Converting pyrolysis carbon black derived from waste tires into a highly efficient adsorbent for dye wastewater treatment

Abstract

Conversion of pyrolysis carbon black (CBp) derived from waste tires into activated carbon for industrial wastewater treatment could be a sustainable waste reuse opportunity. However, untreated CBp has low surface activity and contains large amounts of ash and carbonaceous deposits. In this study, a highly efficient multifunctional adsorbent was successfully synthesized by converting CBp into hierarchical porous carbon featuring micro-, meso-, and macropore structures via a facile and scalable one-step KOH high-temperature molten chemical activation approach.
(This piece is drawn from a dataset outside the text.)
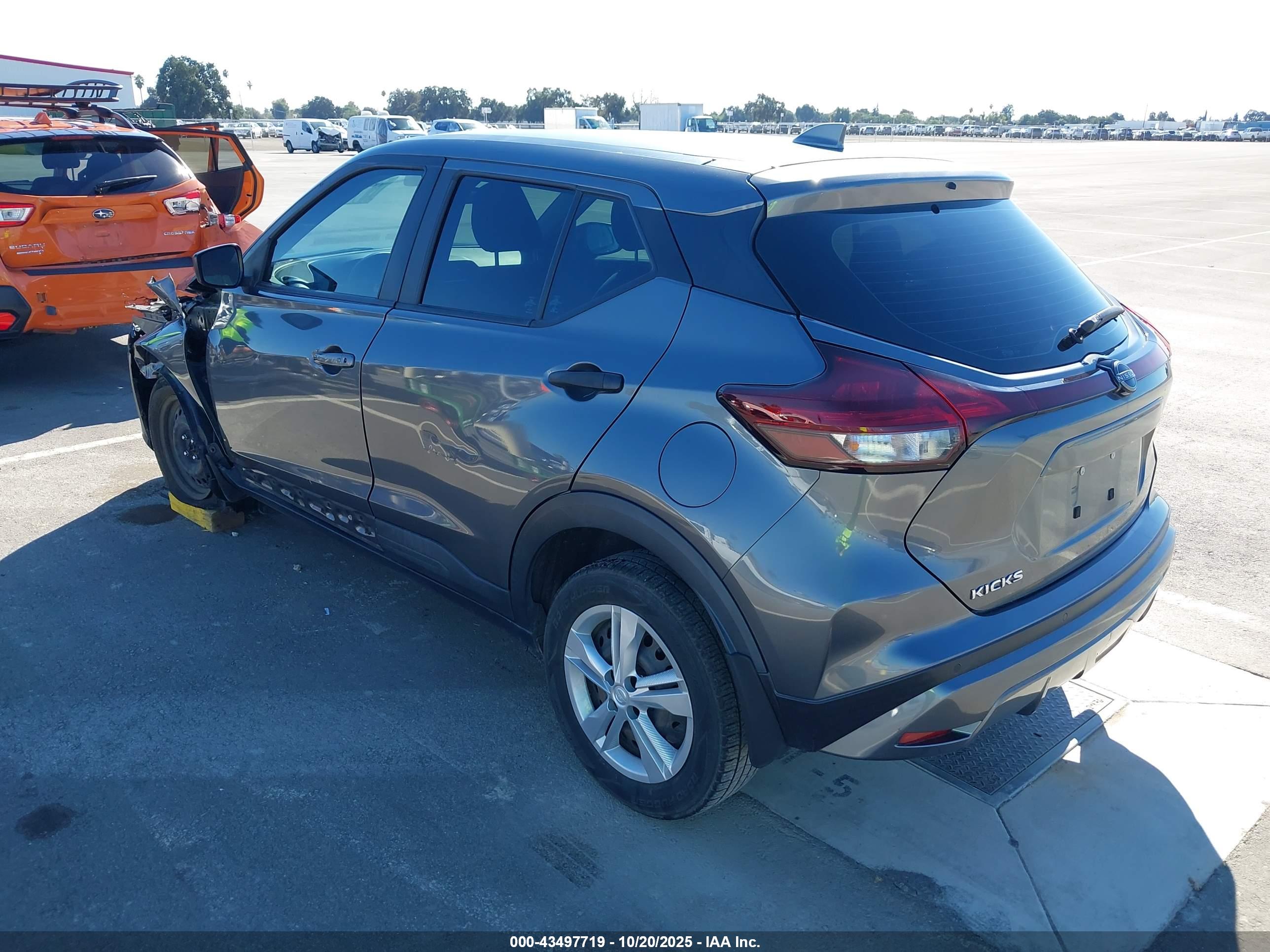 NISSAN KICKS image 3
The acid pretreatment was not as effective as KOH activation in removing ash from the adsorbents produced. The adsorption capacities and mechanism of the direct activated carbon black (ACBp) for methyl orange (MO) and methylene blue (MB) adsorption were also examined. ACBp with a hierarchical porous structure showed a high S_BET value of 789 m² g⁻¹, far higher than CBp (49 m² g⁻¹), which enables ACBp to exhibit rapid adsorption kinetics for MO and MB. Batch adsorption experiments demonstrated that ACBp achieves maximum adsorption capacities of 390.6 mg g⁻¹ for MO and 444.4 mg g⁻¹ for MB. In addition, the removal of MO and MB was 90% and 80% after 5 cycles, respectively, indicating the good regeneration performance of ACBp, which has great potential for industrial applications. This work offers a feasible pathway to realize high-value recycling of waste tires and reduce the contamination of dye wastewater.